Objective - In the text on immigrant workers in Lyons, what did the local Wal-Mart stock up on after following Andrea Hinojosa's advice?

Text segment -
When immigrant workers arrive in town, they often knock at the door of the Southeast Georgia Communities Project in Lyons, which operates a food bank, distributes clothing and hosts English classes. Its executive director, Andrea Hinojosa, serves as a go-between for Spanish-speaking migrants and the English-speaking world around them.

She said it’s popular for whites to say they want illegal immigrants gone. Yet they also profit from their presence. Acting on Hinojosa’s advice, the local Wal-Mart stocked up on beef tongue and tripe to increase sales to Latino workers.

“They leave thousands and thousands of dollars locally,” she said of the workers.

Hinojosa gets phone calls from whites seeking cheap labor, for example, for help with yard work or cleaning.

“These are people who, I know, would not vote for some type of work visas,” she said.

Stored records -
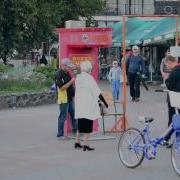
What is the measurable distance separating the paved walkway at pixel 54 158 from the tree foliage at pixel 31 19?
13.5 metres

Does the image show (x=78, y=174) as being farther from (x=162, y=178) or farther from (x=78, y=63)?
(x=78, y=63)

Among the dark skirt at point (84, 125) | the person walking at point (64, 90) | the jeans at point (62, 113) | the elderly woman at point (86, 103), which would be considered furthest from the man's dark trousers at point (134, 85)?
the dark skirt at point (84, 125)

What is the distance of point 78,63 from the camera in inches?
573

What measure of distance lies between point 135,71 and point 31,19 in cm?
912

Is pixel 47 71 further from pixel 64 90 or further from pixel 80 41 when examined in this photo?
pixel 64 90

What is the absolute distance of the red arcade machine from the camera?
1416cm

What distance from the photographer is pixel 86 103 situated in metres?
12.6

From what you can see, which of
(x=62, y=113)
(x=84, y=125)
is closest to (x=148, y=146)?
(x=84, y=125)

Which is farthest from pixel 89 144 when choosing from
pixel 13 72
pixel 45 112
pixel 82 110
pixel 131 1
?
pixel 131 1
--
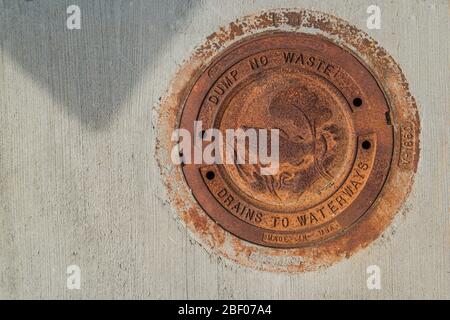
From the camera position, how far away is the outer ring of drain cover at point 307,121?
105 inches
* * *
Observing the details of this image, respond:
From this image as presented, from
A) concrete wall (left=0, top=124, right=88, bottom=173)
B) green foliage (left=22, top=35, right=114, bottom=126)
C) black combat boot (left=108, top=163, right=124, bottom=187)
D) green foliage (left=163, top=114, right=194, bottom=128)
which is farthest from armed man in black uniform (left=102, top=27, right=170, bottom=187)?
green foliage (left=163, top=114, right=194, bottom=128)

Written reply - Beef tongue and tripe.